La conferma arriva dai dati del 2020, pubblicati dall’Ufficio federale di statisticaCollegamento esterno. In Svizzera si è registrato un aumento del 11,4% di decessi sulla media degli ultimi 5 anni. In totale nell’anno appena trascorso sono morte 74’549 persone (contro le 66’908 della media del periodo 2015/2019).

In Ticino sulla media degli ultimi 5 anni si è registrato un aumento del 27,6% dei decessi, per la prima volta è stata superata la soglia dei 4’000 morti in un anno. 

Il federalismo, come detto in precedenza, ha permesso ai diversi cantoni di rispondere in modo diverso e spesso opposto. È il caso che si è creato tra Ginevra e Vaud nel mese di novembre. I ginevrini non possono fare acquisti di beni considerati non essenziali nei negozi del loro Cantone, poiché le serrande di questi commerci sono state abbassate il 2 novembre.

> _I tuoi compiti_:
1. Stampa per favore il passo del testo sui decessi in Svizzera da "In Ticino sulla" a "in un anno.", senza alcuna modifica.
2. Riscrivi in forma più breve il paragrafo del testo sui decessi in Svizzera che comincia con "In Ticino sulla media", conservandone i fatti principali.
3. Prosegui il testo sui decessi in Svizzera a partire dalla sua ultima frase.

> _Sezione dati_:
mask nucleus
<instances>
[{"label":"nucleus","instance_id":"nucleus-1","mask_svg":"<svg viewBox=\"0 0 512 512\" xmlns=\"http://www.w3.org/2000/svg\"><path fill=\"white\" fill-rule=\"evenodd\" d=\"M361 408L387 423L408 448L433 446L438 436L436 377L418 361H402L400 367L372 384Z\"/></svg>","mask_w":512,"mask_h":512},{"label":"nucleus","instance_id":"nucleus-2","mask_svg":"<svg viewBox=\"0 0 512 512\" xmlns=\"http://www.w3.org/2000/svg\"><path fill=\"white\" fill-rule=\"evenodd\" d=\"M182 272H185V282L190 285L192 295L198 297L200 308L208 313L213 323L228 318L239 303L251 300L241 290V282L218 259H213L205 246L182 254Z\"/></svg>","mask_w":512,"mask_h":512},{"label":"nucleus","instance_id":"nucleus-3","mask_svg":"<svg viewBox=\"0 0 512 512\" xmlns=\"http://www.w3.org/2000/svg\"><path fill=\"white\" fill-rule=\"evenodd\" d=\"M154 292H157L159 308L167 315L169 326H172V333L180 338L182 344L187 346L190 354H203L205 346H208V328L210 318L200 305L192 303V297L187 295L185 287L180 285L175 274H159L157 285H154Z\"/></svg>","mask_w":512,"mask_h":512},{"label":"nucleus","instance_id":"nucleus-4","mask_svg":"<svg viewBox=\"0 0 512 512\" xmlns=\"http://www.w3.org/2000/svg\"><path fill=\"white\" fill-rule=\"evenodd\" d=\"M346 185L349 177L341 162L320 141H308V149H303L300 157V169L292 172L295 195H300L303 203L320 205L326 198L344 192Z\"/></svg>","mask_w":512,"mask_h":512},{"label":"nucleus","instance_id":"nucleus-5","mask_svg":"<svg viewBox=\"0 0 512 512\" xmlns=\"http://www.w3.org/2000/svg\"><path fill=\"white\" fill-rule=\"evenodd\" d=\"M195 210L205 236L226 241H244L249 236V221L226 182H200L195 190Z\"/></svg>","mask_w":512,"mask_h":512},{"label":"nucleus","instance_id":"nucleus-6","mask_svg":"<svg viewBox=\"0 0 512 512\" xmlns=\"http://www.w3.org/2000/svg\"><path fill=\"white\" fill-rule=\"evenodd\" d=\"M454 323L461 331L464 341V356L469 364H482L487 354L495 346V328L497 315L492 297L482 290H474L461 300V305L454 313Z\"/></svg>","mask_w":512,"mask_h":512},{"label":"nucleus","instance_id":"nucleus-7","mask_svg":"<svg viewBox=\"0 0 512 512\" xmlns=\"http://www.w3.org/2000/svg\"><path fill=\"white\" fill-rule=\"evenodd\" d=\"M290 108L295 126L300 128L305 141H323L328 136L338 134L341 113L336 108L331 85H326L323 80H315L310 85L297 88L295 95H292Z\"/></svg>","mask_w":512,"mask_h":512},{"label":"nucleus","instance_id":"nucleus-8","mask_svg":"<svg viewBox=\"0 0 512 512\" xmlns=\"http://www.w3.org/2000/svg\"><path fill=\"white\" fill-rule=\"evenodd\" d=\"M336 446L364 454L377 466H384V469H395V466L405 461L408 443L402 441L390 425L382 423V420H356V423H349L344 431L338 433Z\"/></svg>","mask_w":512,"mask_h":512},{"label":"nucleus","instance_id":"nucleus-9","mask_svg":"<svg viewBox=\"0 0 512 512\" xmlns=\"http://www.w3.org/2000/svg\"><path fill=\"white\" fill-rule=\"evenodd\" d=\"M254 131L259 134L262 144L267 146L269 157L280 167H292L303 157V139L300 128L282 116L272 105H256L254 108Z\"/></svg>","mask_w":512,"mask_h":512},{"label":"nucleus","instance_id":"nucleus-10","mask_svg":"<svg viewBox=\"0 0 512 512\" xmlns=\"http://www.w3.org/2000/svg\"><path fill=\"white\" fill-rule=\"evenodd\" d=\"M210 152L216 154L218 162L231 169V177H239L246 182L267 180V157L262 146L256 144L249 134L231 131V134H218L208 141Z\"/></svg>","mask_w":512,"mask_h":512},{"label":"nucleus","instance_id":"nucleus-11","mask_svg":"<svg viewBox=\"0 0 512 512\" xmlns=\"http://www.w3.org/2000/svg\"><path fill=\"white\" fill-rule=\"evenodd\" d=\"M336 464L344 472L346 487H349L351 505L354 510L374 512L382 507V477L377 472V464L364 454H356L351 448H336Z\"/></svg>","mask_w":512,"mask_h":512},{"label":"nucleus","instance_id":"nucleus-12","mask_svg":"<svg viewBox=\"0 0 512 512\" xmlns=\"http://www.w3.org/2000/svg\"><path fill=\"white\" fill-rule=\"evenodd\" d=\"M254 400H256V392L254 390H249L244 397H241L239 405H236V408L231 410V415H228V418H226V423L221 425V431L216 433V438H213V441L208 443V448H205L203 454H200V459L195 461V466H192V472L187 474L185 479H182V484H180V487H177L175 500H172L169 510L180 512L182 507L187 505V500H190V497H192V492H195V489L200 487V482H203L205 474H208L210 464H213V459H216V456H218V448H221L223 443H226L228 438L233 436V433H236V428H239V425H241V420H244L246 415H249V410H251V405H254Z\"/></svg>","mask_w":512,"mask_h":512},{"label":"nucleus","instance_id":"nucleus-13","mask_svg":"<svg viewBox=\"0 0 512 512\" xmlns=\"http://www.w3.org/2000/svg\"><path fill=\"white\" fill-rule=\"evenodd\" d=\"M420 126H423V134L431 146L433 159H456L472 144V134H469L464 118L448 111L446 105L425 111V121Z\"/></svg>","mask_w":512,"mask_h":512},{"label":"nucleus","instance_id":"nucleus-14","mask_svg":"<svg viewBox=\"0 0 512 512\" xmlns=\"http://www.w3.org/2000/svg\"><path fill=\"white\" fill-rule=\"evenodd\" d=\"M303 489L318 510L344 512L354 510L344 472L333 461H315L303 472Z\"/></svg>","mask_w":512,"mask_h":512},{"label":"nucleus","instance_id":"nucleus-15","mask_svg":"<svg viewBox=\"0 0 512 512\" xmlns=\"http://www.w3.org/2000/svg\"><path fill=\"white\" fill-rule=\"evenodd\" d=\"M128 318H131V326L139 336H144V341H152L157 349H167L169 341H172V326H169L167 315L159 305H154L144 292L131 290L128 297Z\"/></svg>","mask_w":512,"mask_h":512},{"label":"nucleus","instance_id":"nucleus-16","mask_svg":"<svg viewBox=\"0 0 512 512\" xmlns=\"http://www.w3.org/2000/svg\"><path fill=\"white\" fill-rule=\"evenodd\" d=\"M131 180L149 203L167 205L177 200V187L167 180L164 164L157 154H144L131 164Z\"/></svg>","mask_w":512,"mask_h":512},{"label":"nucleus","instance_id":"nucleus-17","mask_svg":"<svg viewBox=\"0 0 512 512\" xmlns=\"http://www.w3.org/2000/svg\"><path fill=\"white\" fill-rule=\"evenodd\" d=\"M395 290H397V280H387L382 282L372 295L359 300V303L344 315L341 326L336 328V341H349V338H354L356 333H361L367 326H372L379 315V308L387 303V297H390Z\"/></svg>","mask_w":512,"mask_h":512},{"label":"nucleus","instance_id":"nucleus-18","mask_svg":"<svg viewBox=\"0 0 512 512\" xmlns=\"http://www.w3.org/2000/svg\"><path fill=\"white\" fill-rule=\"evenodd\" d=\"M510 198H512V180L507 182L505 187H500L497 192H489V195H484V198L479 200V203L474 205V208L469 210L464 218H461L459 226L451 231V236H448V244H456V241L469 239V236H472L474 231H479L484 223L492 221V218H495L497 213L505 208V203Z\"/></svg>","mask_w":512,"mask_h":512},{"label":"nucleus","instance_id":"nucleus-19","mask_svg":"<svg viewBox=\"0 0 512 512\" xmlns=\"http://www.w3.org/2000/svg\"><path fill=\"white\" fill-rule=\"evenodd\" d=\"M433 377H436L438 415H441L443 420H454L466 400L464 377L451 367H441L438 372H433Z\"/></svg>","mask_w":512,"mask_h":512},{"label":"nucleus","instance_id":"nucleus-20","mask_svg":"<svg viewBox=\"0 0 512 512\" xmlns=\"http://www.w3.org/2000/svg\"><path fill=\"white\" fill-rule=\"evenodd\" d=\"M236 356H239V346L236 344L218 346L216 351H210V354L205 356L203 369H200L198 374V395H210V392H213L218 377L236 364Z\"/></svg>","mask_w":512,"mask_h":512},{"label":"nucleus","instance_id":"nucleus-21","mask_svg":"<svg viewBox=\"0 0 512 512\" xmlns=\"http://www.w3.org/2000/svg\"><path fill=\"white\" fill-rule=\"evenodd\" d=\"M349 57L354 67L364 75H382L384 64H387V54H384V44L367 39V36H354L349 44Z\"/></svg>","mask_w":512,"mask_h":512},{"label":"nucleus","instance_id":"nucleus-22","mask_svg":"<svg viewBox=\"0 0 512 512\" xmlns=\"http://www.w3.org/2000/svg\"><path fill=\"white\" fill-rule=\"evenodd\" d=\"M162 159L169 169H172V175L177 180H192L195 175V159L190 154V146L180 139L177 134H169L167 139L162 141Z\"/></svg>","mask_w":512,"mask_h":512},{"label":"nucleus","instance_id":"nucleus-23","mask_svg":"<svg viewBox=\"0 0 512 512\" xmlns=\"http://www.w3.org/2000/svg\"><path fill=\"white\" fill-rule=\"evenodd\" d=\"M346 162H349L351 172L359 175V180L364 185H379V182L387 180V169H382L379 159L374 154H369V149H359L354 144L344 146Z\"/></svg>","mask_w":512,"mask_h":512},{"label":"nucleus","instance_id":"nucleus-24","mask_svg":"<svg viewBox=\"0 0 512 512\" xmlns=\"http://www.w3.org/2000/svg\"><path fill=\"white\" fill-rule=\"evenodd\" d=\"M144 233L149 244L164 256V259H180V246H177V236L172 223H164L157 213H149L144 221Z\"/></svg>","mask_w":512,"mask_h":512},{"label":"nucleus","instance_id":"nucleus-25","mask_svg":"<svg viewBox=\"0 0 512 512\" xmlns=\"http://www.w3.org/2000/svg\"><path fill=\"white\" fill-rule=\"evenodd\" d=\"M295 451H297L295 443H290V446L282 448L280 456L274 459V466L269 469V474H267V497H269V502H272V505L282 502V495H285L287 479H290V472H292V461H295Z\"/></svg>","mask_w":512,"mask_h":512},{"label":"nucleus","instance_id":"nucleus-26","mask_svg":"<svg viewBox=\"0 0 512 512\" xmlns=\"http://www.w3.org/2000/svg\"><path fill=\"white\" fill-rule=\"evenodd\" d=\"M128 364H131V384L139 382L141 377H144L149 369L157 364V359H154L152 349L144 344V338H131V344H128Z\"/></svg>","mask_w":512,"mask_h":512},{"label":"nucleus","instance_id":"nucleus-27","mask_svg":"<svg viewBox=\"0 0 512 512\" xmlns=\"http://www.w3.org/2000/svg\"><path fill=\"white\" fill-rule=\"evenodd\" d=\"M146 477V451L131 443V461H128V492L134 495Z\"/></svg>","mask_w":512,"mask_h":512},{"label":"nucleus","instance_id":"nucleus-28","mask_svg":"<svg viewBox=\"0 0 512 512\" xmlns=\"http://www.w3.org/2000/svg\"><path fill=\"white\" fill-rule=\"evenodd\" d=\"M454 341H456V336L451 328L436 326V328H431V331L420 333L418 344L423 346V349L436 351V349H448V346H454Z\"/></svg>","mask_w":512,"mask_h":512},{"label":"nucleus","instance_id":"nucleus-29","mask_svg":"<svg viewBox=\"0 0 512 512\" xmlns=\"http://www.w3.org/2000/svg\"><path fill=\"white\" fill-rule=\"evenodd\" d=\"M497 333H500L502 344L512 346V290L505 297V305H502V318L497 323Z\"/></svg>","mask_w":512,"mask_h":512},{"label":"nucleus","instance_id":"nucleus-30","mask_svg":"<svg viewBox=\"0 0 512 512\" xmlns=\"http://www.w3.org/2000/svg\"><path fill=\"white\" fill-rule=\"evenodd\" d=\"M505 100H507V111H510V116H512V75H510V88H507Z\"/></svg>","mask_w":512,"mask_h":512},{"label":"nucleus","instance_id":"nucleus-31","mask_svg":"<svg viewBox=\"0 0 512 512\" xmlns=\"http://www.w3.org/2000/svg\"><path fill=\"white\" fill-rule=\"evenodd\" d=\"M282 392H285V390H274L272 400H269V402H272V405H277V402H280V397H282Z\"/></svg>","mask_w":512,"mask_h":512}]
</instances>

> _Risposte ai compiti_:
1.
In Ticino sulla media degli ultimi 5 anni si è registrato un aumento del 27,6% dei decessi, per la prima volta è stata superata la soglia dei 4’000 morti in un anno.

2. In Ticino i decessi sono cresciuti del 27,6% rispetto alla media degli ultimi 5 anni e per la prima volta hanno superato i 4’000 in un anno.

3.
A strofinarsi le mani sono i commercianti vodesi. Dal centro di Ginevra, in una ventina di minuti di auto si arriva nel Cantone Vaud, dove i negozi continuano a funzionare come prima.

Le differenze sono ancora più marcate tra la Svizzera francese, dove praticamente dappertutto bar, ristoranti o palestre sono stati chiusi già a novembre e la Svizzera tedesca. Qui la vita sembra scorrere senza particolari patemi d’animo.

In tutto questo il Ticino, rispetto alla prima ondata dove aveva preso misure decisamente più severe del resto della Svizzera come ha ricordato prima Raffaele De Rosa, questa volta ha seguito i cantoni svizzero tedeschi, più restii a introdurre misure restrittive severe. A fronte dei numeri, il governo federale ha infine deciso di introdurre nuove misure restrittive che tutti i cantoni devono seguire: dal 18 gennaio nuovo lockdown parziale.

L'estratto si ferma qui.